_Source text_.
## start

In Aboleth we use function composition to compose machine learning models. These models are callable python classes that when called return a TensorFlow computational graph (really a tf.Tensor). We can best demonstrate this with a few examples.
This is a simple demo that draws a random, non linear function from a Gaussian process with a specified kernel and length scale. We then use Aboleth (in Gaussian process approximation mode) to try to learn this function given only a few noisy observations of it. This script also demonstrates how we can divide the data into mini-batches using utilities in the tf.train module, and how we can use tf.train.MonitoredTrainingSession to log the learning progress.
This demo can be used to generate figures like the following:
#! /usr/bin/env python3
"""This demo uses Aboleth for approximate Gaussian process regression."""
import logging
import numpy as np
import bokeh.plotting as bk
import bokeh.palettes as bp
import tensorflow as tf
# from sklearn.gaussian_process.kernels import Matern as kern
from sklearn.gaussian_process.kernels import RBF as kern
import aboleth as ab
from aboleth.likelihoods import Normal
from aboleth.datasets import gp_draws
# Set up a python logger so we can see the output of MonitoredTrainingSession
logger = logging.getLogger()
logger.setLevel(logging.INFO)
# Set up a consistent random seed in Aboleth so we get repeatable, but random
# results
RSEED = 666
ab.set_hyperseed(RSEED)

## end

_Exercises to complete_.
• A. Name every module the Aboleth demo script brings in with a plain `import` statement, leaving out the `from ... import` lines.
• B. According to the Aboleth demo, why does the script pass a fixed seed (RSEED = 666) to ab.set_hyperseed?

_Information provided_.
## start

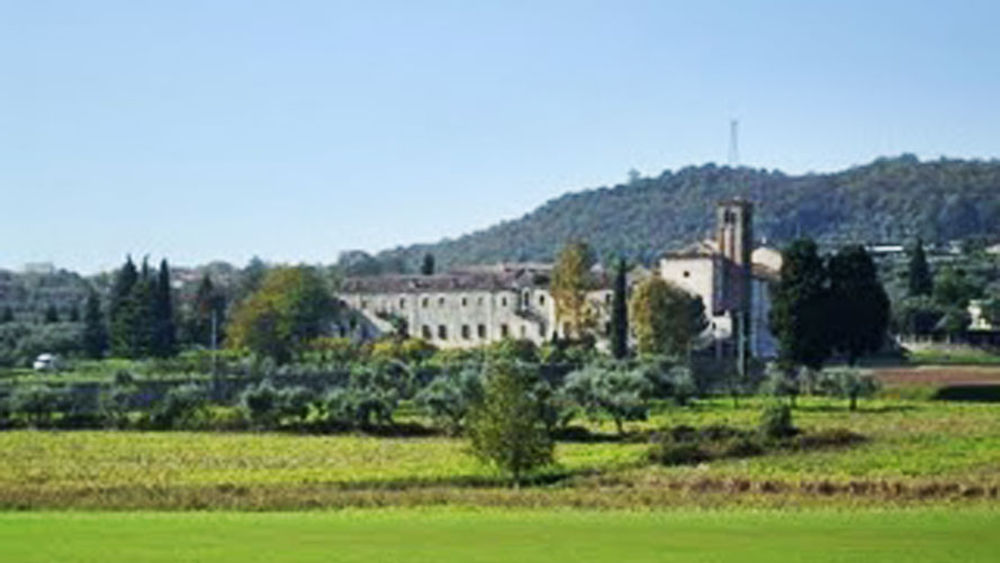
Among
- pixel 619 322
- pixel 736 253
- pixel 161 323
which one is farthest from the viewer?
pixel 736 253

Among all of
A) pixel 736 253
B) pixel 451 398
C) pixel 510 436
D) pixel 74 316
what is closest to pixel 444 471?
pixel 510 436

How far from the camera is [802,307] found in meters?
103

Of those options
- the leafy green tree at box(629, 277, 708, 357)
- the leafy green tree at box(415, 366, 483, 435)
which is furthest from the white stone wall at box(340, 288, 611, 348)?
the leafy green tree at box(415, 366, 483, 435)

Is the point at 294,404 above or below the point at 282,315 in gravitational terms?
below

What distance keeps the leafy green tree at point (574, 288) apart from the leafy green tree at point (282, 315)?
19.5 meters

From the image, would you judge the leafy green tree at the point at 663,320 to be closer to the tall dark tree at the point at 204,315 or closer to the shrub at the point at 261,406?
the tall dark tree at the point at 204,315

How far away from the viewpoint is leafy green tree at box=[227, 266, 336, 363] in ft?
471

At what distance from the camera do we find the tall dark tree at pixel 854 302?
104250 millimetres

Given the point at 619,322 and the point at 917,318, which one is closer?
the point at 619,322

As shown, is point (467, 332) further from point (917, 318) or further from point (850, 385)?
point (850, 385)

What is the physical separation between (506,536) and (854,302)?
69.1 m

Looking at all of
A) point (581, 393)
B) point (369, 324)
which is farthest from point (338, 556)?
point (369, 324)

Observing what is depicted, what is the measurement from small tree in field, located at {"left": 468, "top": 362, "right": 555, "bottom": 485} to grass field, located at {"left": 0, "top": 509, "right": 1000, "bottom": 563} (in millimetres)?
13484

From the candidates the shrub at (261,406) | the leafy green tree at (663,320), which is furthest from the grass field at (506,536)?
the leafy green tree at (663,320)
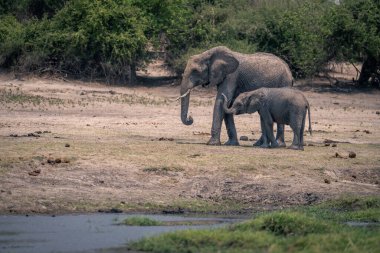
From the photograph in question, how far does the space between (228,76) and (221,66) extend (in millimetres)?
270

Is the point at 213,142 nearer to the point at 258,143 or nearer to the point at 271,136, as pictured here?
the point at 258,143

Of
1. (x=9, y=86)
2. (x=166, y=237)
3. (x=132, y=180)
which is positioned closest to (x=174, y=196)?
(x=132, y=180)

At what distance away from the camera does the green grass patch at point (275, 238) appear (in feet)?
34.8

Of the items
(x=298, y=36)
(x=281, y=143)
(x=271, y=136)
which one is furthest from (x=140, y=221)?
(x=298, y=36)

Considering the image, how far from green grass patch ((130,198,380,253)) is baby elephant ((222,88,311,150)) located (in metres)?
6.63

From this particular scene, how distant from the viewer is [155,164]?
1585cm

## end
## start

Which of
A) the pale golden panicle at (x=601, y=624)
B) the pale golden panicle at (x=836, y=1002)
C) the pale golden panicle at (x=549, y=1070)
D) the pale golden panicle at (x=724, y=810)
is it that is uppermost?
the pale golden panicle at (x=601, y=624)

## end

_Exercise answers_.
• A. logging, numpy, bokeh.plotting, bokeh.palettes, tensorflow, aboleth

• B. It sets a consistent random seed in Aboleth so that the results are repeatable while still being random.